TASK: Rewrite the data from the line with "Tipard iPhone to" up to and including the line with "Futuristic Chrome Robot", replacing "Robot" with "Android" and leaving everything else unchanged.

INPUT DATA:

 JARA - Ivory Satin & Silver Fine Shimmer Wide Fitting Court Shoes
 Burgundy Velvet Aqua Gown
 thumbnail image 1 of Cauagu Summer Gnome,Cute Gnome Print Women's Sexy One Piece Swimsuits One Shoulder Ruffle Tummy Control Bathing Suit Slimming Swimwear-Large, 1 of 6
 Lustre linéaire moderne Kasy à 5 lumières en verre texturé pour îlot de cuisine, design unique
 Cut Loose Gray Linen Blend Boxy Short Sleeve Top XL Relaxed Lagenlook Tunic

...

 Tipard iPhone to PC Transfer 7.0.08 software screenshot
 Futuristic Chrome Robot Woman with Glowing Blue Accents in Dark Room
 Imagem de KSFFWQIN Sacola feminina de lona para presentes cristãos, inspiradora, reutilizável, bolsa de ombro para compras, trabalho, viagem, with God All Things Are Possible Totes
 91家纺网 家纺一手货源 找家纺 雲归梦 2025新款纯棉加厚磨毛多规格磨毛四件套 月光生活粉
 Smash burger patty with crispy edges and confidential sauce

EXERCISE ANSWER:
 Tipard iPhone to PC Transfer 7.0.08 software screenshot
 Futuristic Chrome Android Woman with Glowing Blue Accents in Dark Room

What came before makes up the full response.